§ **GOAL**: Everything from the line containing "to the camera?" through the last line of the records must be returned verbatim, and nothing outside that range.

§ **MATERIAL SUPPLIED**:
══════════

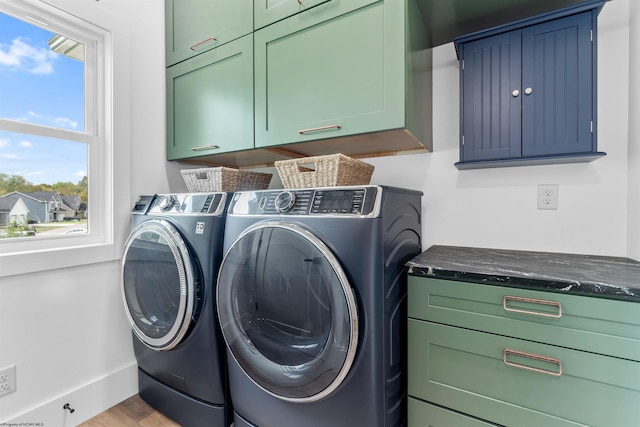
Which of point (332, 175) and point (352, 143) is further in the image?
point (352, 143)

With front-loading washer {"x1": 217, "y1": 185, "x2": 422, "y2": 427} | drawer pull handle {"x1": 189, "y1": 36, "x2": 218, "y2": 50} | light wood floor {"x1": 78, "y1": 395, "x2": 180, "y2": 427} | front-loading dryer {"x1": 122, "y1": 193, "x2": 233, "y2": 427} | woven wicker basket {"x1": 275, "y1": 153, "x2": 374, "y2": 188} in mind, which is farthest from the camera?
drawer pull handle {"x1": 189, "y1": 36, "x2": 218, "y2": 50}

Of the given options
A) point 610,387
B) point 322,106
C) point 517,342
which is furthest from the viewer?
point 322,106

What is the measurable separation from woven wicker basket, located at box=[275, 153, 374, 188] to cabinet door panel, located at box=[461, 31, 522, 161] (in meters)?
0.52

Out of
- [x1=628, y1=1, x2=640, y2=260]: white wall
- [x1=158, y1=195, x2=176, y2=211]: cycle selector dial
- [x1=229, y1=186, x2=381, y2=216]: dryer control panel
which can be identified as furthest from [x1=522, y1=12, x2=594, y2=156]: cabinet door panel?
[x1=158, y1=195, x2=176, y2=211]: cycle selector dial

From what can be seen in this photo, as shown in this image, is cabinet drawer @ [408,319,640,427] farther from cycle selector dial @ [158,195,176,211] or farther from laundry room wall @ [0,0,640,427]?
cycle selector dial @ [158,195,176,211]

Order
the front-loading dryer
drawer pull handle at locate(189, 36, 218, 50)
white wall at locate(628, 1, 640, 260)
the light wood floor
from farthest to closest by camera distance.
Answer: drawer pull handle at locate(189, 36, 218, 50), the light wood floor, the front-loading dryer, white wall at locate(628, 1, 640, 260)

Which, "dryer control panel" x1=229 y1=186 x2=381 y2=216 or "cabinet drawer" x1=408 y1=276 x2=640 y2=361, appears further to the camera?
"dryer control panel" x1=229 y1=186 x2=381 y2=216

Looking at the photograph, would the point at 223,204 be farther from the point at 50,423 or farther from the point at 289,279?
the point at 50,423

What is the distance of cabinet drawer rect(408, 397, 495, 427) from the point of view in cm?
105

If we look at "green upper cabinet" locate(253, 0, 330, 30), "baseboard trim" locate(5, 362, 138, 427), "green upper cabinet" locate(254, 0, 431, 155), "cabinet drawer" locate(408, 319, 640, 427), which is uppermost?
"green upper cabinet" locate(253, 0, 330, 30)

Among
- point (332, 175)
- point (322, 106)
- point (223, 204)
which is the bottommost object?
point (223, 204)

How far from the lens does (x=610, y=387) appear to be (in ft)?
2.80

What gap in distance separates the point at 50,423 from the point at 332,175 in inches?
73.5

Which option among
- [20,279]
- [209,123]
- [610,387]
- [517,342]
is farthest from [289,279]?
[20,279]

══════════

§ **PROBLEM SOLUTION**:
Which, "dryer control panel" x1=229 y1=186 x2=381 y2=216 or "cabinet drawer" x1=408 y1=276 x2=640 y2=361, appears further to the camera?
"dryer control panel" x1=229 y1=186 x2=381 y2=216

Looking at the photograph, would the point at 223,204 be farther from the point at 50,423 or farther from the point at 289,279?
the point at 50,423

What is the distance of cabinet drawer rect(408, 397, 495, 427) from the point of view in cm?
105

If we look at "green upper cabinet" locate(253, 0, 330, 30), "baseboard trim" locate(5, 362, 138, 427), "green upper cabinet" locate(254, 0, 431, 155), "cabinet drawer" locate(408, 319, 640, 427), which is uppermost?
"green upper cabinet" locate(253, 0, 330, 30)

Among
- point (332, 175)
- point (322, 106)
- point (223, 204)
which is the bottommost object?
point (223, 204)

How far from the lens does (x=610, y=387) appear to be (in ft)?
2.80

What gap in distance separates the point at 50,423 from the point at 332,175 in inches?
73.5

Which option among
- [20,279]
- [209,123]
- [610,387]
- [517,342]
is farthest from [289,279]?
[20,279]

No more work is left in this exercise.